Challenger pointed the latter placard out to his wife, as it thrust itself like a banner above the throng. I could see him throw out his chest and stroke his beard as he looked at it. It pleased and flattered that complex mind to think that London had died with his name and his words still present in their thoughts. His feelings were so evident that they aroused the sardonic comment of his colleague.
“In the limelight to the last, Challenger,” he remarked.
“So it would appear,” he answered complacently. “Well,” he added as he looked down the long vista of the radiating streets, all silent and all choked up with death, “I really see no purpose to be served by our staying any longer in London. I suggest that we return at once to Rotherfield and then take counsel as to how we shall most profitably employ the years which lie before us.”
Only one other picture shall I give of the scenes which we carried back in our memories from the dead city. It is a glimpse which we had of the interior of the old church of St. Mary’s, which is at the very point where our car was awaiting us. Picking our way among the prostrate figures upon the steps, we pushed open the swing door and entered. It was a wonderful sight. The church was crammed from end to end with kneeling figures in every posture of supplication and abasement. At the last dreadful moment, brought suddenly face to face with the realities of life, those terrific realities which hang over us even while we follow the shadows, the terrified people had rushed into those old city churches which for generations had hardly ever held a congregation. There they huddled as close as they could kneel, many of them in their agitation still wearing their hats, while above them in the pulpit a young man in lay dress had apparently been addressing them when he and they had been overwhelmed by the same fate. He lay now, like Punch in his booth, with his head and two limp arms hanging over the ledge of the pulpit. It was a nightmare, the grey, dusty church, the rows of agonized figures, the dimness and silence of it all. We moved about with hushed whispers, walking upon our tip-toes.
And then suddenly I had an idea. At one corner of the church, near the door, stood the ancient font, and behind it a deep recess in which there hung the ropes for the bell-ringers. Why should we not send a message out over London which would attract to us anyone who might still be alive? I ran across, and pulling at the list-covered rope, I was surprised to find how difficult it was to swing the bell. Lord John had followed me.
“By George, young fellah!” said he, pulling off his coat. “You’ve hit on a dooced good notion. Give me a grip and we’ll soon have a move on it.”
But, even then, so heavy was the bell that it was not until Challenger and Summerlee had added their weight to ours that we heard the roaring and clanging above our heads which told us that the great clapper was ringing out its music. Far over dead London resounded our message of comradeship and hope to any fellow-man surviving. It cheered our own hearts, that strong, metallic call, and we turned the more earnestly to our work, dragged two feet off the earth with each upward jerk of the rope, but all straining together on the downward heave, Challenger the lowest of all, bending all his great strength to the task and flopping up and down like a monstrous bull-frog, croaking with every pull. It was at that moment that an artist might have taken a picture of the four adventurers, the comrades of many strange perils in the past, whom fate had now chosen for so supreme an experience. For half an hour we worked, the sweat dropping from our faces, our arms and backs aching with the exertion. Then we went out into the portico of the church and looked eagerly up and down the silent, crowded streets. Not a sound, not a motion, in answer to our summons.
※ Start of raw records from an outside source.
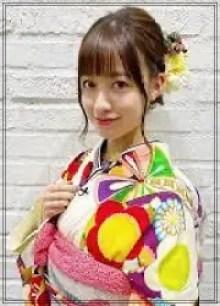 橋本環奈,女優,可愛い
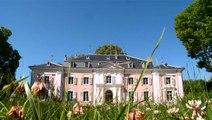 Vue d'ici : Le Château de Voltaire - 1ère partie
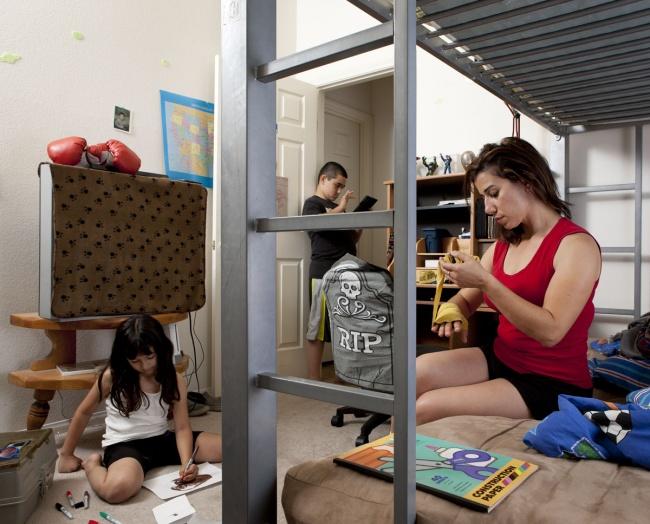 Заглянем в спальни девушек из разных стран мира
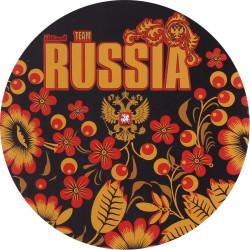 Наклейка RUSSIA Хохлома сувенирная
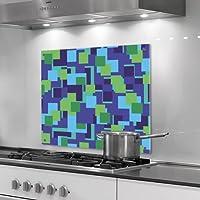 Küchenrückwand aus Plexiglas - Motiv: grüne Quadrate - Format 60 x 60 cm - stylischer Wandschutz und Spritzschutz für Herd, Küche und Kochbereich - ohne Bohrlöcher (Silikonverklebung)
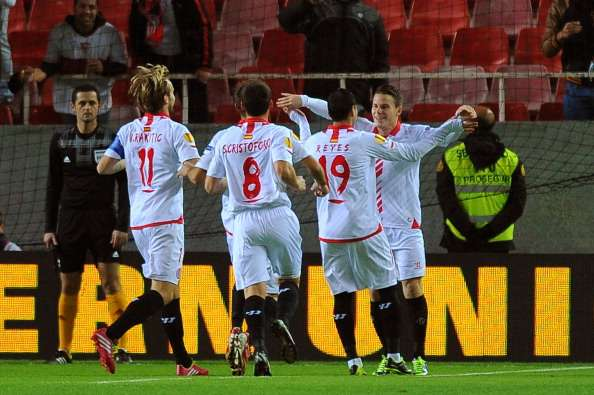 Sevilla - Valencia Betting Preview: Keep things simple and back a home win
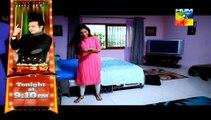 Sartaj Mera Tu Raaj Mera Episode 16 on Hum Tv in High Quality 19th March 2015 - DramasOnline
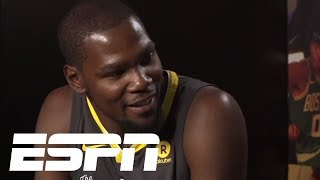 Kevin Durant says Steph Curry and him were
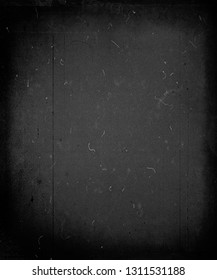 Grunge scratched background, scary texture perfect for halloween concept, old film effect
“It’s no use. No one is left,” I cried.
“We can do nothing more,” said Mrs. Challenger. “For God’s sake, George, let us get back to Rotherfield. Another hour of this dreadful, silent city would drive me mad.”
We got into the car without another word. Lord John backed her round and turned her to the south. To us the chapter seemed closed. Little did we foresee the strange new chapter which was to open.
CHAPTER VI
THE GREAT AWAKENING
And now I come to the end of this extraordinary incident, so overshadowing in its importance, not only in our own small, individual lives, but in the general history of the human race. As I said when I began my narrative, when that history comes to be written, this occurrence will surely stand out among all other events like a mountain towering among its foothills. Our generation has been reserved for a very special fate since it has been chosen to experience so wonderful a thing. How long its effect may last — how long mankind may preserve the humility and reverence which this great shock has taught it — can only be shown by the future. I think it is safe to say that things can never be quite the same again. Never can one realise how powerless and ignorant one is, and how one is upheld by an unseen hand, until for an instant that hand has seemed to close and to crush. Death has been imminent upon us. We know that at any moment it may be again. That grim presence shadows our lives, but who can deny that in that shadow the sense of duty, the feeling of sobriety and responsibility, the appreciation of the gravity and of the objects of life, the earnest desire to develop and improve, have grown and become real with us to a degree that has leavened our whole society from end to end? It is something beyond sects and beyond dogmas. It is rather an alteration of perspective, a shifting of our sense of proportion, a vivid realisation that we are insignificant and evanescent creatures, existing on sufferance and at the mercy of the first chill wind from the unknown. But if the world has grown graver with this knowledge it is not, I think, a sadder place in consequence. Surely we are agreed that the more sober and restrained pleasures of the present are deeper as well as wiser than the noisy, foolish hustle which passed so often for enjoyment in the days of old — days so recent and yet already so inconceivable. Those empty lives which were wasted in aimless visiting and being visited, in the worry of great and unnecessary households, in the arranging and eating of elaborate and tedious meals, have now found rest and health in the reading, the music, the gentle family communion which comes from a simpler and saner division of their time. With greater health and greater pleasure they are richer than before, even after they have paid those increased contributions to the common fund which have so raised the standard of life in these islands.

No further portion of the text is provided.